Ciò che assolutamente Renzi non può permettersi è di rallentare il ritmo, perché correrebbe il rischio di finire impantanato. Nelle ultime settimane è anzi maturata la necessità di operare un cambio di passo. Serve più concretezza sul piano parlamentare, perché le riforme non basta annunciarle, ma bisogna anche saperle tradurre in provvedimenti legislativi. Sinora le realizzazioni sono state molto al di sotto delle attese,  e le slides non bastano più.

La congiuntura economica non aiuta, con tutti i maggiori indicatori che continuano a mostrare il segno meno. Ecco perché un lievissimo aumento degli occupati è stato accolto con entusiasmo a Palazzo Chigi, anche se non si può essere certi che possa segnare una inversione di tendenza.  

Per fare diventare legge le riforme Renzi sta riflettendo sulla necessità di stringere un’alleanza con una parte della dirigenza pubblica, che sinora è stata a guardare, quando non ha opposto una forte resistenza passiva al cambiamento. Il “giglio magico” fiorentino sembra non bastare più, adesso serve la selezione di una parte di grand commis dello Stato, magari giovani, che garantiscano la presa sulla macchina dello Stato.

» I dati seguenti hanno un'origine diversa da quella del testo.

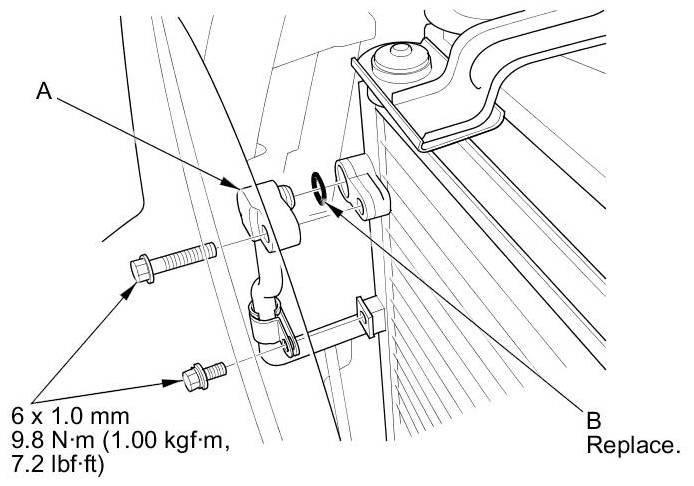 A

6 x 1.0 mm
9.8 N·m (1.00 kgf·m, 7.2 lbf·ft)

B
Replace.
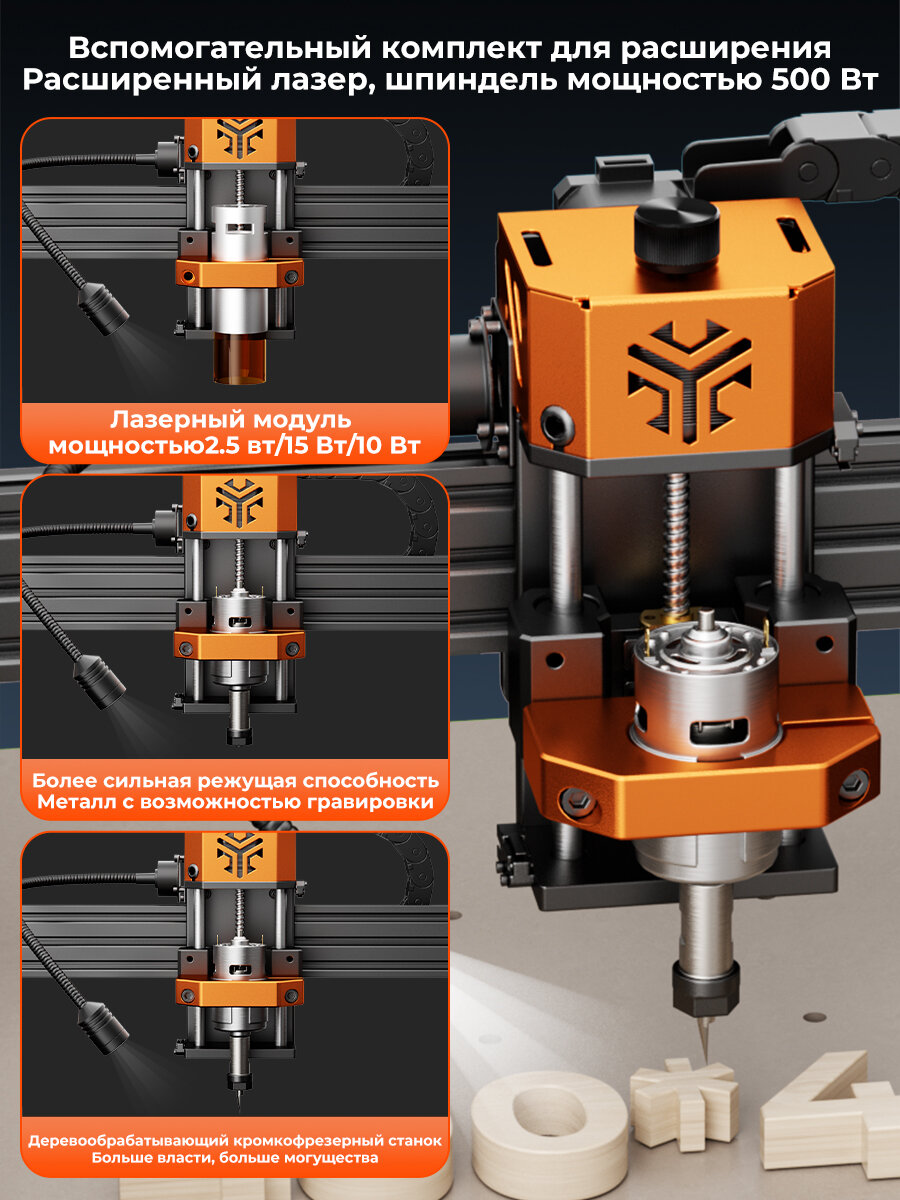 Вспомогательный комплект для расширения
Расширенный лазер, шпиндель мощностью 500 Вт

Лазерный модуль
мощностью2.5 вт/15 Вт/10 Вт

Более сильная режущая способность
Металл с возможностью гравировки

Деревообрабатывающий кромкофрезерный станок
Больше власти, больше могущества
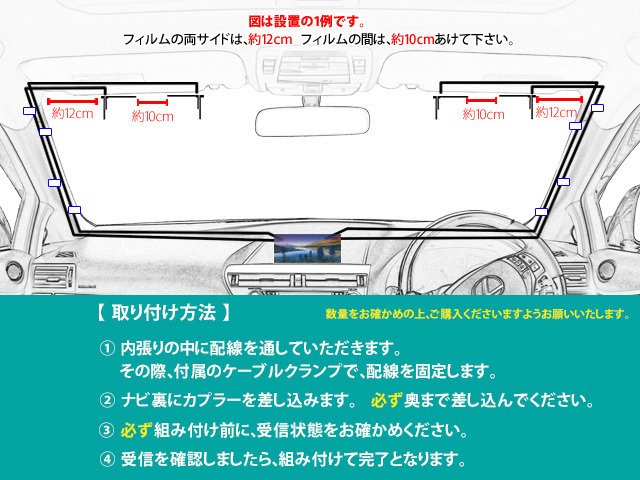 図は設置の1例です。
フィルムの両サイドは、約12cm フィルムの間は、約10cmあけて下さい。

約12cm
約10cm
約10cm
約12cm

【 取り付け方法 】
数量をお確かめの上、ご購入くださいますようお願いいたします。

① 内張りの中に配線を通していただきます。
その際、付属のケーブルクランプで、配線を固定します。

② ナビ裏にカプラーを差し込みます。 必ず 奥まで差し込んでください。

③ 必ず 組み付け前に、受信状態をお確かめください。

④ 受信を確認しましたら、組み付けて完了となります。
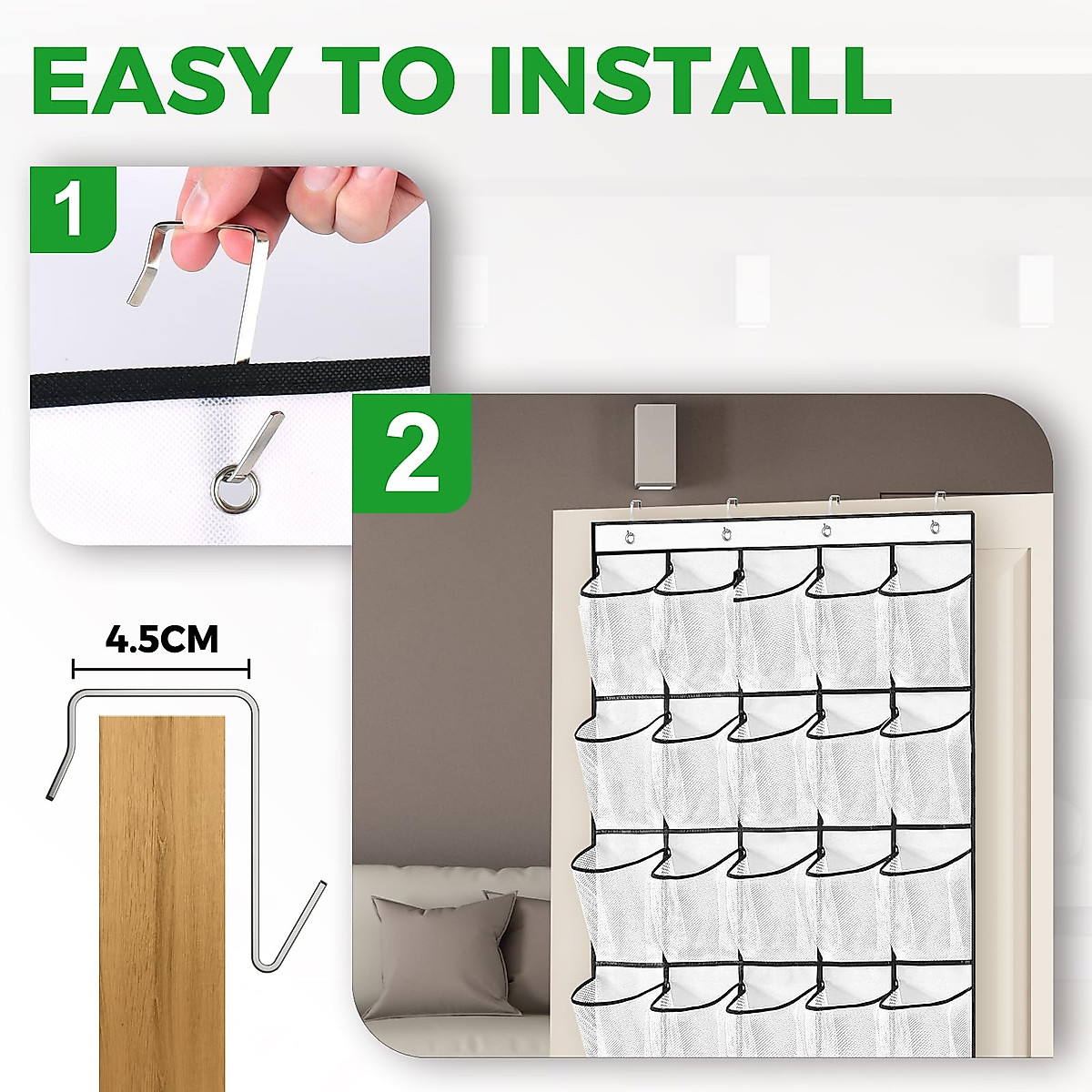 EASY TO INSTALL

1

2

4.5CM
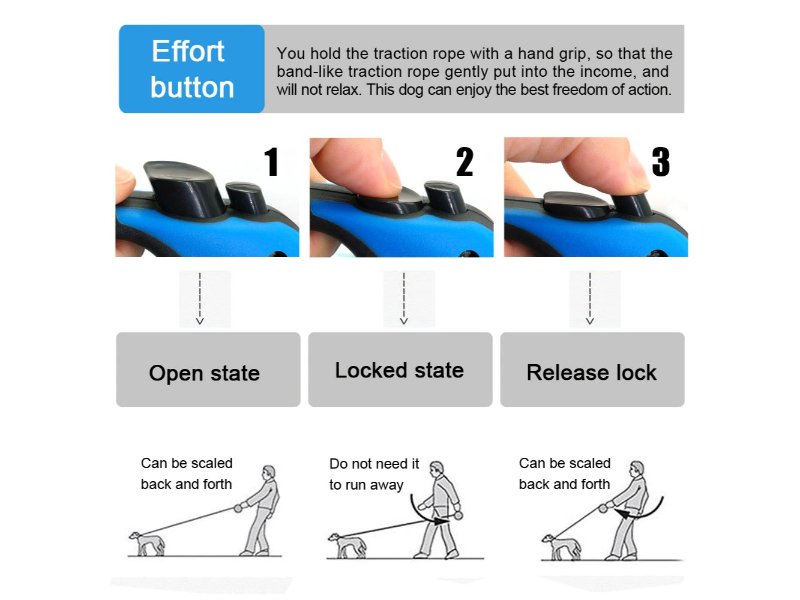 Effort button

You hold the traction rope with a hand grip, so that the band-like traction rope gently put into the income, and will not relax. This dog can enjoy the best freedom of action.

1

2

3

Open state

Locked state

Release lock

Can be scaled back and forth

Do not need it to run away

Can be scaled back and forth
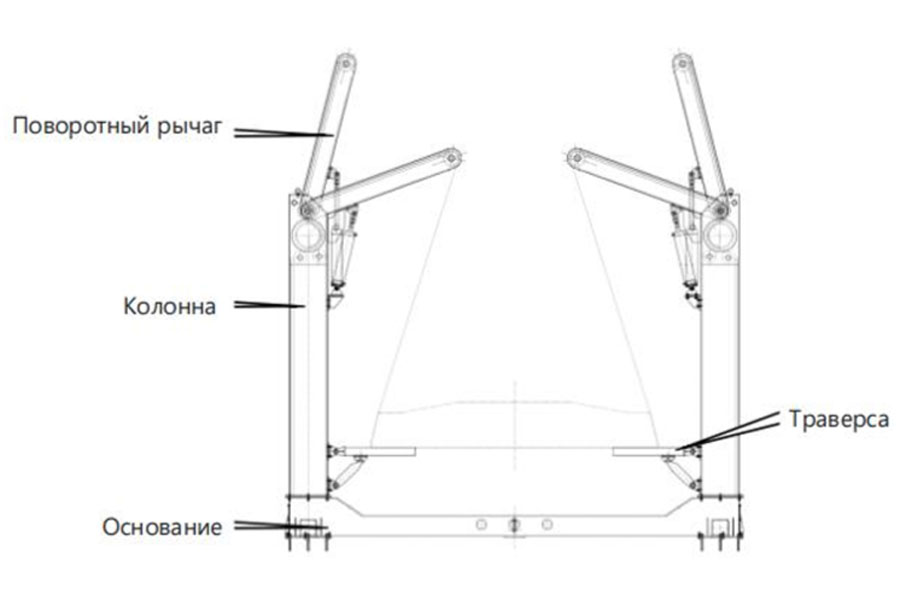 Поворотный рычаг

Колонна

Траверса

Основание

Arrivare, insomma, dove sinora il renzismo non è riuscito ad arrivare. 

E per convincere una parte dell’alta burocrazia a scommettere su Renzi, il fattore velocità è decisivo. Vietato decelerare, e l’atteggiamento duro nei confronti delle lungaggini parlamentari costituisce la prova dell’intenzione concreta di cambiare  la macchina pubblica, così da ottenerne la collaborazione e la fedeltà. E se davvero la palude parlamentare dovesse finire per avere il sopravvento, allora appunto lo spauracchio delle urne si farebbe più concreto. 

Con ogni probabilità la decisione finale non è ancora stata presa, e dipenderà dall’evoluzione tanto del quadro economico, quanto di quello parlamentare. C’è pure un terzo indicatore che viene tenuto sotto controllo a Palazzo Chigi: l’indice di popolarità del premier. E anche in questo campo preoccupa qualche segno di cedimento. L’immagine sembra lievemente appannata dalla fatica di governare.

Se andassero a sommarsi una situazione di Vietnam parlamentare permanente, economia stagnante e popolarità in calo, Renzi avrebbe ottime ragioni per invocare le elezioni prima di trovarsi davvero ad annaspare. Dal suo punto di vista sarebbe un rischio calcolato, perché in assenza di avversari credibili la vittoria non sarebbe in discussione e gli consentirebbe di raggiungere molti obiettivi con una sola mossa: la propria piena legittimazione democratica, gruppi parlamentari di fedelissimi e l’azzeramento dei piccoli alleati centristi che lo condizionano. La tentazione di scatenare la tempesta perfetta si fa ogni giorno più forte.